> **ASSIGNMENT**: Give back the full listing, character for character, with no pictures.

> **DATASET CONTENT**:
* * * * *

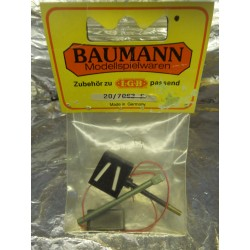 ** Baumann 20/7063 F Lantern for Point Route Setting Lantern has a Electric Light Bulb Installed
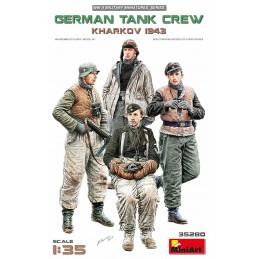 MA-35280 MINIART 35280 1/35 German Tank Crew.Kharkov 1943
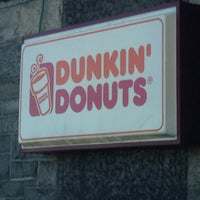 Photo taken at Dunkin' Donuts by Scott A. on 3/5/2013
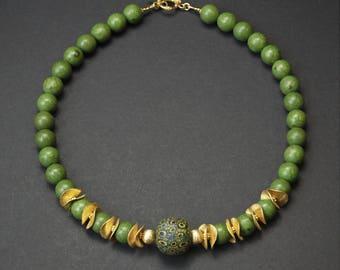 Java Jatim Bead, Gold Vermeil, Beaded Necklace, Designer Necklace, Artisan Necklace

* * * * *

> **WRITTEN SOLUTION**:
 ** Baumann 20/7063 F Lantern for Point Route Setting Lantern has a Electric Light Bulb Installed
 MA-35280 MINIART 35280 1/35 German Tank Crew.Kharkov 1943
 Photo taken at Dunkin' Donuts by Scott A. on 3/5/2013
 Java Jatim Bead, Gold Vermeil, Beaded Necklace, Designer Necklace, Artisan Necklace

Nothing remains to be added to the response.